→ BRIEF
From the first line of the records below, transcribe each line exactly up to and including the one with "Sarah Michelle Gellar"; pictures stay out.

→ EXERCISE MATERIAL
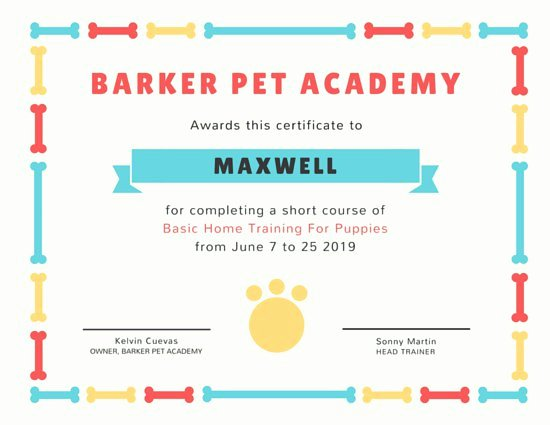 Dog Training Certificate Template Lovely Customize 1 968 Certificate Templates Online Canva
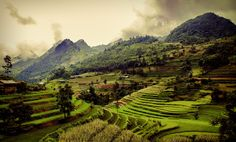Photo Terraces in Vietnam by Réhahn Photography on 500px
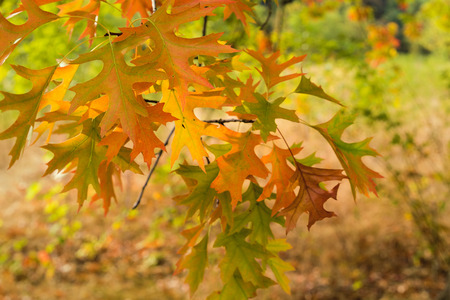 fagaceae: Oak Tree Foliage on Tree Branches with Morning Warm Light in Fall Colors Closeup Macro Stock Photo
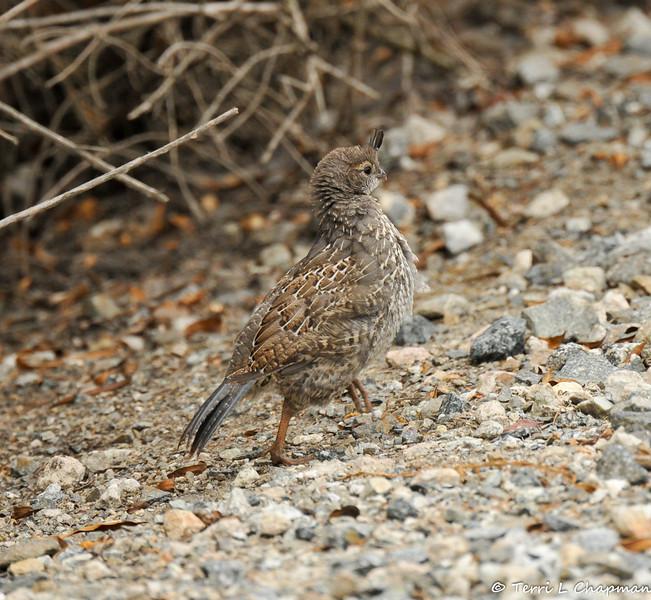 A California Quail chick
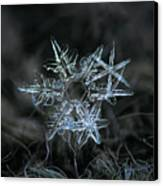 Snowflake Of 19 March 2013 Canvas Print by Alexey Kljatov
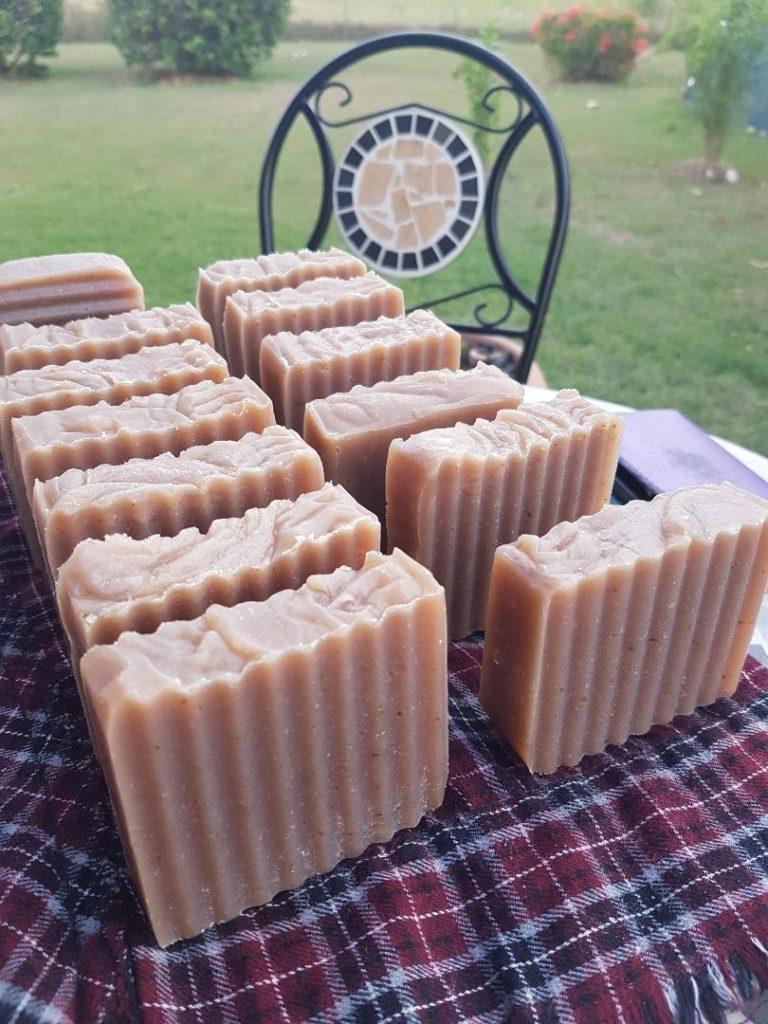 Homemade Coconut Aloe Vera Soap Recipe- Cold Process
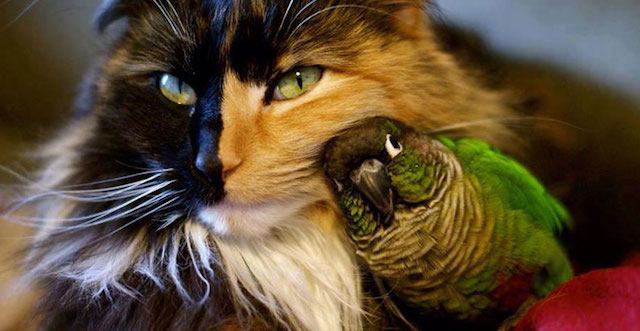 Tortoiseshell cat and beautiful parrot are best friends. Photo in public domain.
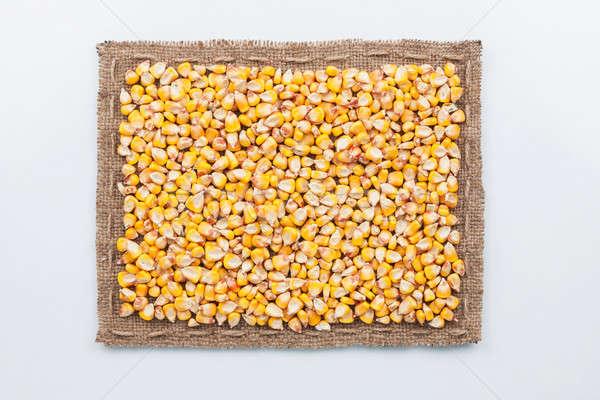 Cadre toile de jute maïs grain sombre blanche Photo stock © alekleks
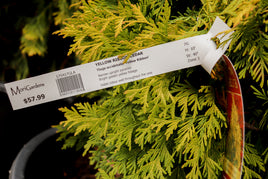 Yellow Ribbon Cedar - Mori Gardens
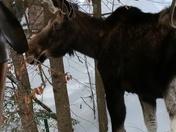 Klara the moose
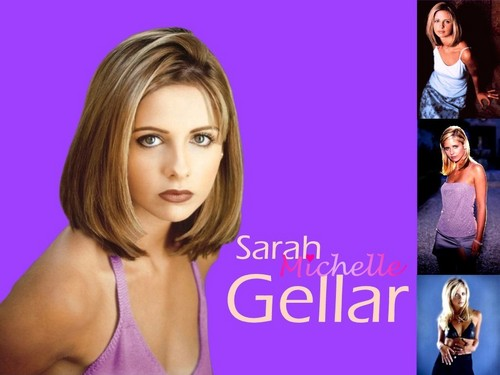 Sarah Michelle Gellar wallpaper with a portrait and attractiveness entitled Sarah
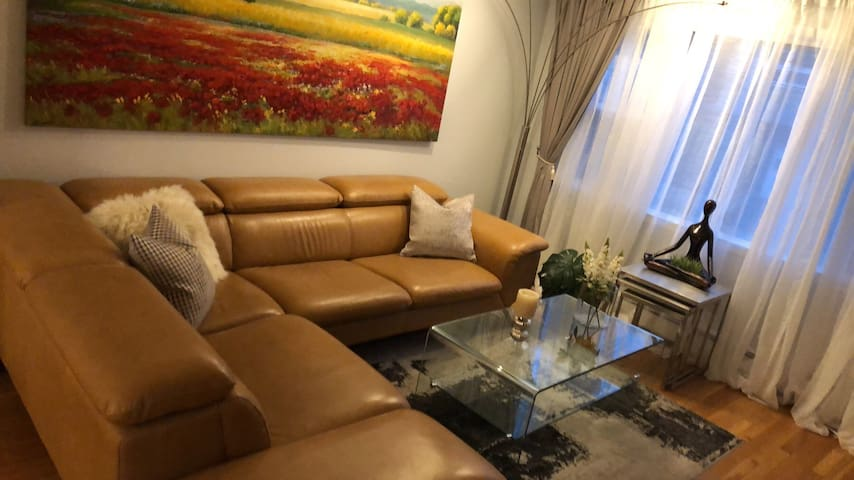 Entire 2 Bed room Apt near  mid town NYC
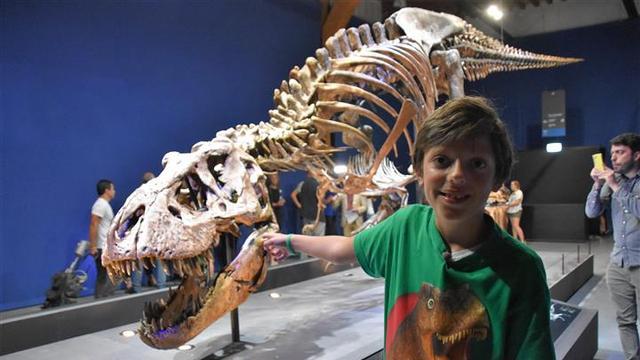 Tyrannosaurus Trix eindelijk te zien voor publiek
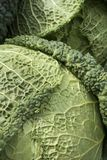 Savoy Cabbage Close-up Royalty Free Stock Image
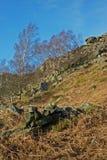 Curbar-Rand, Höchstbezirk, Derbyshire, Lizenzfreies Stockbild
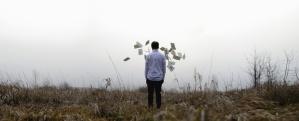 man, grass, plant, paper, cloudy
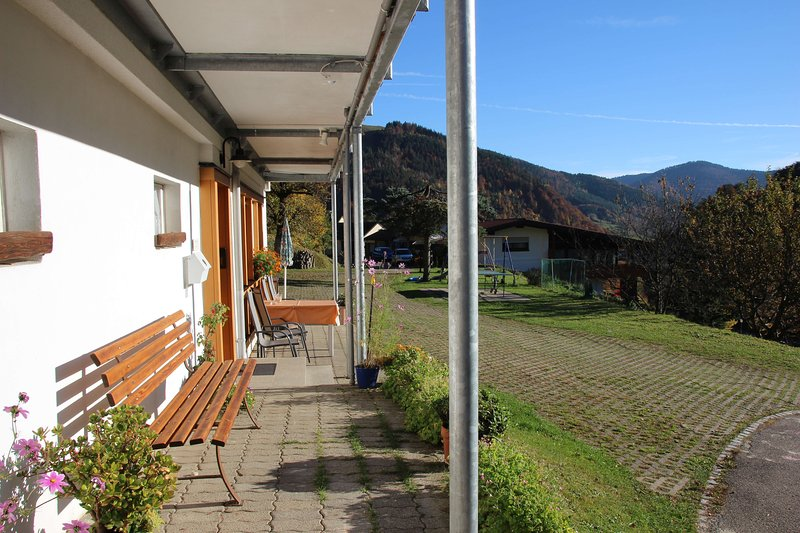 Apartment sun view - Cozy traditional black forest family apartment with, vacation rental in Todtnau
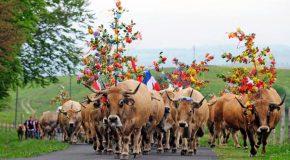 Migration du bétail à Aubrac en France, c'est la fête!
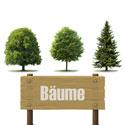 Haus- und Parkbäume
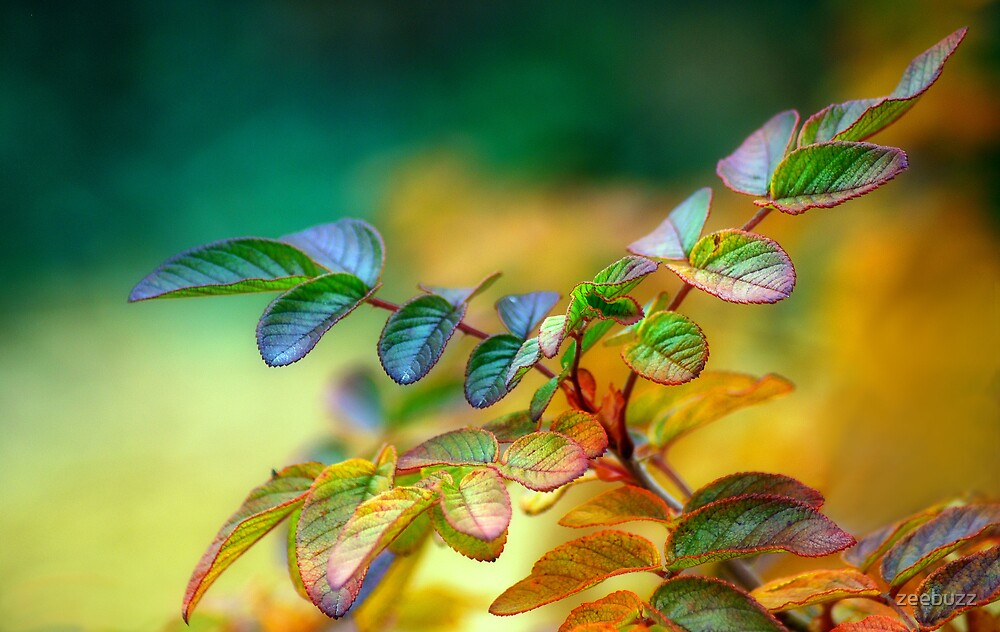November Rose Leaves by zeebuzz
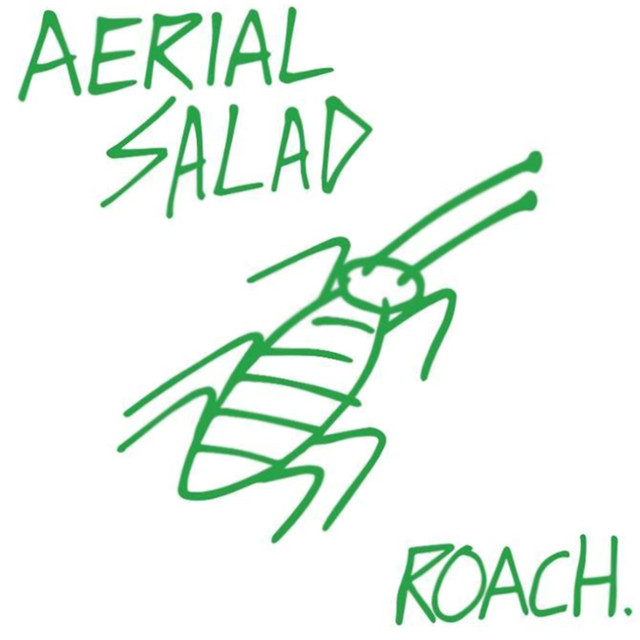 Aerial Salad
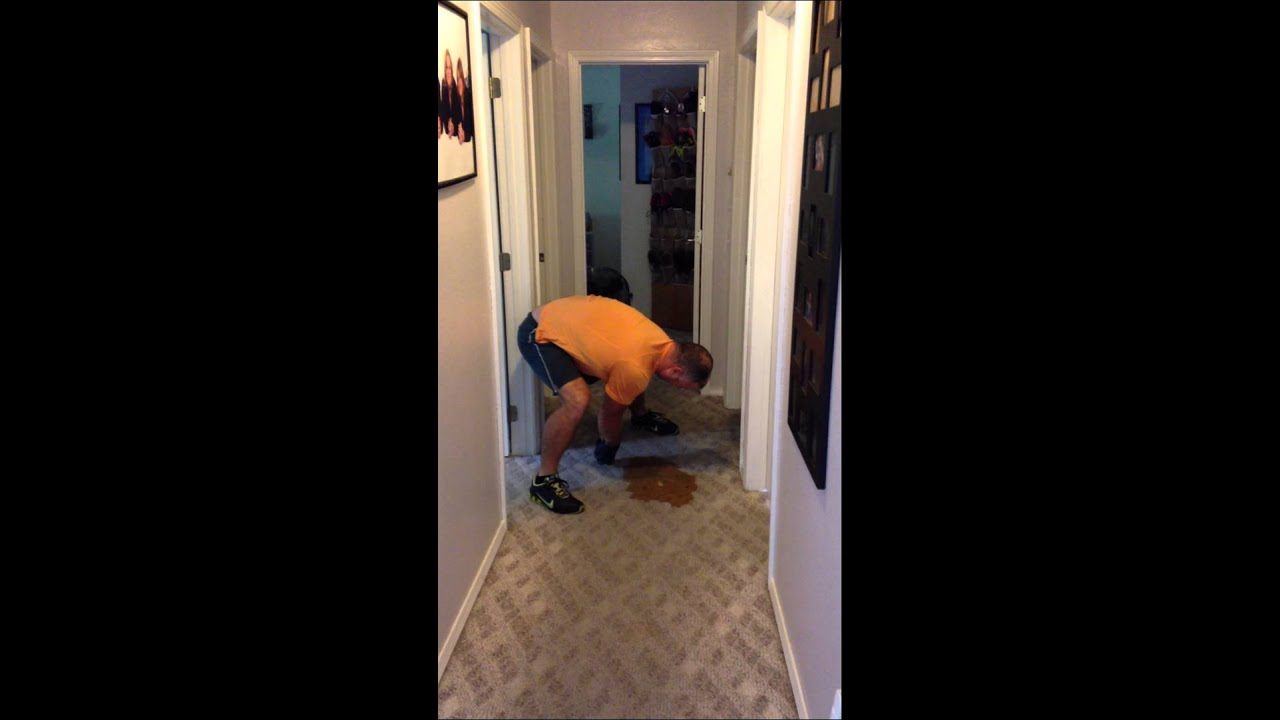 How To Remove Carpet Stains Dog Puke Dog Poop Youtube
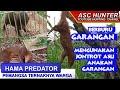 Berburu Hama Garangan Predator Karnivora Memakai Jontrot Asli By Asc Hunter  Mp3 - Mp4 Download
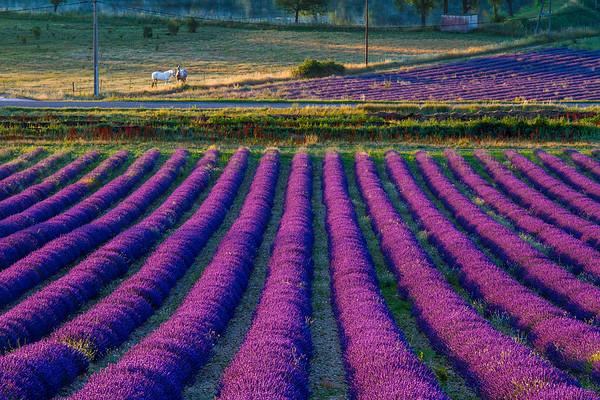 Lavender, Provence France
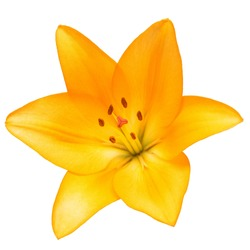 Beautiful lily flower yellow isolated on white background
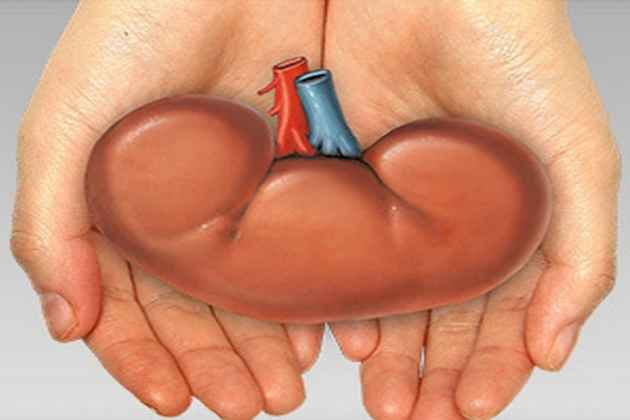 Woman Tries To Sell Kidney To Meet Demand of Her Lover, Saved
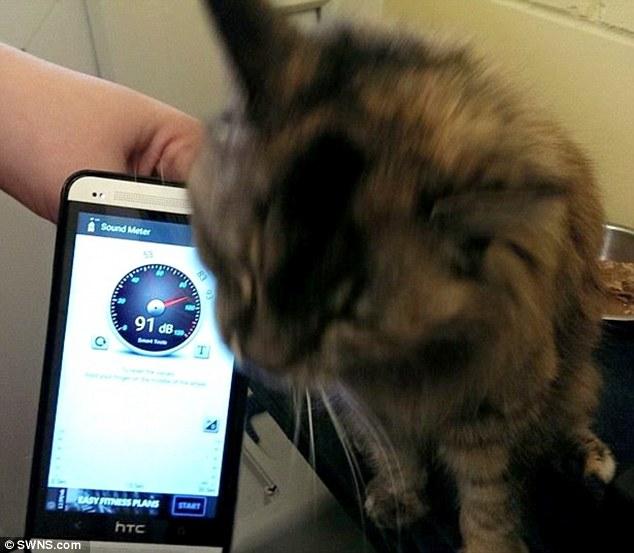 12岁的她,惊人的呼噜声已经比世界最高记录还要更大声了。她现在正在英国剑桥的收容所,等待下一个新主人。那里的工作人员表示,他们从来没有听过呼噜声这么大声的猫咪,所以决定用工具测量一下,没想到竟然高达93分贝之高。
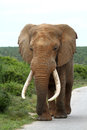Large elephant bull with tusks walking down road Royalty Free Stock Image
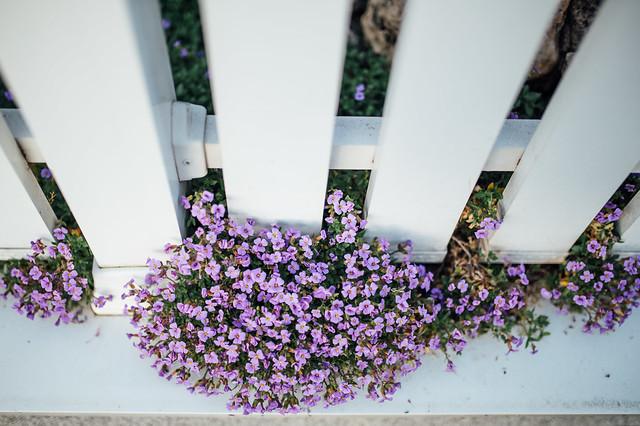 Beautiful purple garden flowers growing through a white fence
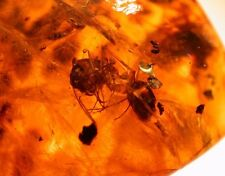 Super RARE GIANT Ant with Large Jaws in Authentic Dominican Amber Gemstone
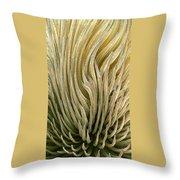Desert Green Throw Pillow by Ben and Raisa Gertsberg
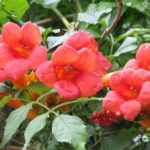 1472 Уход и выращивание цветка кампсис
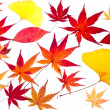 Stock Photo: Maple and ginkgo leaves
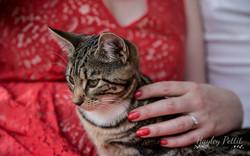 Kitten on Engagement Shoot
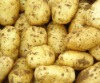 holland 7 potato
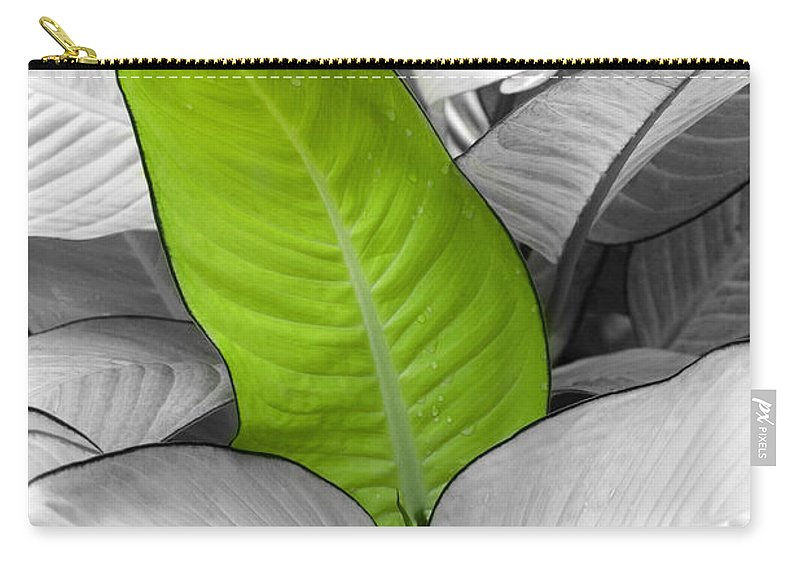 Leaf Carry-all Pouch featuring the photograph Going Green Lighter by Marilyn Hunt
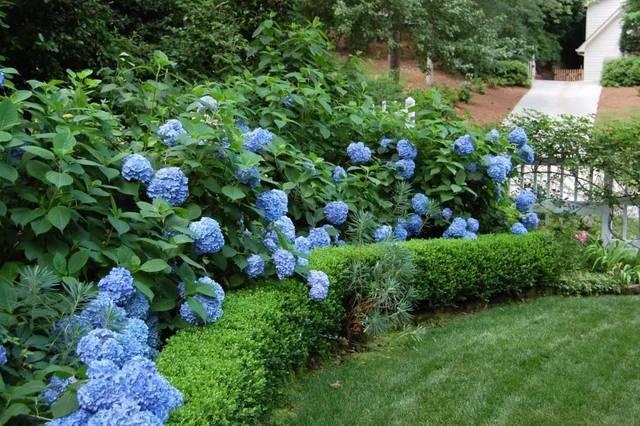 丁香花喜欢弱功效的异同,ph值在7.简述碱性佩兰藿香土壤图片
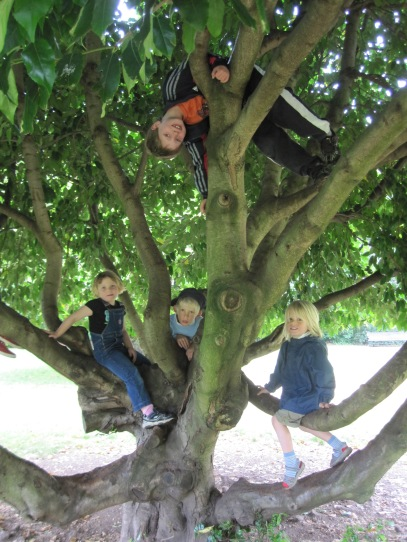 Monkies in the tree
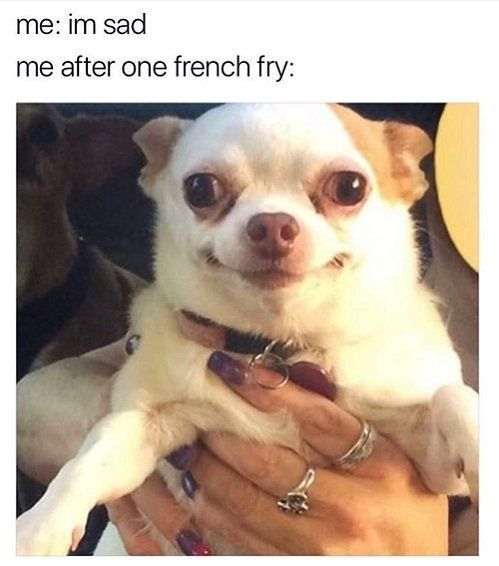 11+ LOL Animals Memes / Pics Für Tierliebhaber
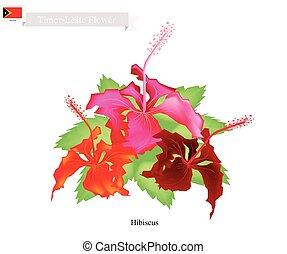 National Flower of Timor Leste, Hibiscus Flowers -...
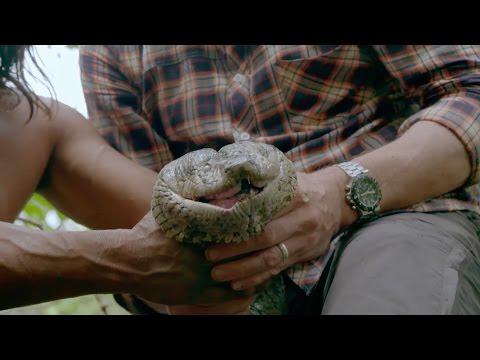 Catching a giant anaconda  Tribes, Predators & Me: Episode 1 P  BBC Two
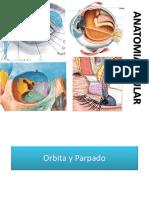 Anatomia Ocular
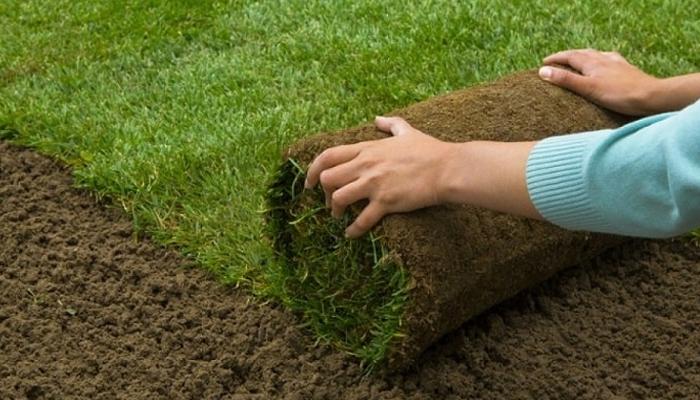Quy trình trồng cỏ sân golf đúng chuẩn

→ RESPONSE TO THIS EXERCISE
 Dog Training Certificate Template Lovely Customize 1 968 Certificate Templates Online Canva
Photo Terraces in Vietnam by Réhahn Photography on 500px
 fagaceae: Oak Tree Foliage on Tree Branches with Morning Warm Light in Fall Colors Closeup Macro Stock Photo
 A California Quail chick
 Snowflake Of 19 March 2013 Canvas Print by Alexey Kljatov
 Homemade Coconut Aloe Vera Soap Recipe- Cold Process
 Tortoiseshell cat and beautiful parrot are best friends. Photo in public domain.
 Cadre toile de jute maïs grain sombre blanche Photo stock © alekleks
 Yellow Ribbon Cedar - Mori Gardens
 Klara the moose
 Sarah Michelle Gellar wallpaper with a portrait and attractiveness entitled Sarah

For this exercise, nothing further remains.